Task objective: Can you write out again every line from the line with "Looking carefully, would" through the end of the records, requests included, adding -46 to each number in the answers (the pixel coordinates and the distances) and leaving the numbers in the requests as they are?

Given entries:

☆ ☆ ☆

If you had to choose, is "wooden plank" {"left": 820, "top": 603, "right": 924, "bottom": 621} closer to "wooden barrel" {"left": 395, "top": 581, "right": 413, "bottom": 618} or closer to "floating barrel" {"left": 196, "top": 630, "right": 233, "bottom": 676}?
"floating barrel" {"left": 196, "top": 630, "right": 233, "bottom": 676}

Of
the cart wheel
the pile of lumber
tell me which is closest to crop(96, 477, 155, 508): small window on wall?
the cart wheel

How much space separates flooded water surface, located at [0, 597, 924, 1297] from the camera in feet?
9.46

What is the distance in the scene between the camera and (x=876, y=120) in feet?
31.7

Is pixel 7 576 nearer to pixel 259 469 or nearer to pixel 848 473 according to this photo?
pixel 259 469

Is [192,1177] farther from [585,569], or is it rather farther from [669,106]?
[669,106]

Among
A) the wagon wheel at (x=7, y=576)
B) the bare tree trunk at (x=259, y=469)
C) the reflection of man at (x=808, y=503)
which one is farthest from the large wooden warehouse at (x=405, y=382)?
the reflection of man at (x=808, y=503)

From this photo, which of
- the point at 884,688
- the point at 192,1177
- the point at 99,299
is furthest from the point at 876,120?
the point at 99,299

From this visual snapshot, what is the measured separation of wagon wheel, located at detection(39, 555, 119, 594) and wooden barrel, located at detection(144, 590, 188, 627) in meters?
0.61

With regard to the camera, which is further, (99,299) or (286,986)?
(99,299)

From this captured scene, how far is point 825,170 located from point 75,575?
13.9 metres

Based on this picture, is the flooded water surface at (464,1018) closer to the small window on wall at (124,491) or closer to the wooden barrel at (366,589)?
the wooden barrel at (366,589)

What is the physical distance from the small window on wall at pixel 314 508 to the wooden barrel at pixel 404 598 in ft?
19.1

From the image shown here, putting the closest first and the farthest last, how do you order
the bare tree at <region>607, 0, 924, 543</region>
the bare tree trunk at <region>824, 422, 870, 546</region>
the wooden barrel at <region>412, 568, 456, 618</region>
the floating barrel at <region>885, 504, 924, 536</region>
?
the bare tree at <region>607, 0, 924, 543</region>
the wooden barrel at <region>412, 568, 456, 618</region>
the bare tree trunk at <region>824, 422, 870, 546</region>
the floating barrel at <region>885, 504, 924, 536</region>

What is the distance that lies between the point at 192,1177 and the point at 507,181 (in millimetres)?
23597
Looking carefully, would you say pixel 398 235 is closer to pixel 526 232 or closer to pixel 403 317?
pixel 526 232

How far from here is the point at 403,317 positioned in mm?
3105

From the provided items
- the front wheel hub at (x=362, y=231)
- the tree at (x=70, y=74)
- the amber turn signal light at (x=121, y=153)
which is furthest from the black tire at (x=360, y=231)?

☆ ☆ ☆

Written reply:
Looking carefully, would you say pixel 398 235 is closer to pixel 526 232 or closer to pixel 403 317?
pixel 480 186

How far from here is the point at 403,317 positioned in mm?
3059

From the provided items
- the front wheel hub at (x=362, y=231)
- the tree at (x=70, y=74)
- the amber turn signal light at (x=121, y=153)
which is furthest from the black tire at (x=360, y=231)?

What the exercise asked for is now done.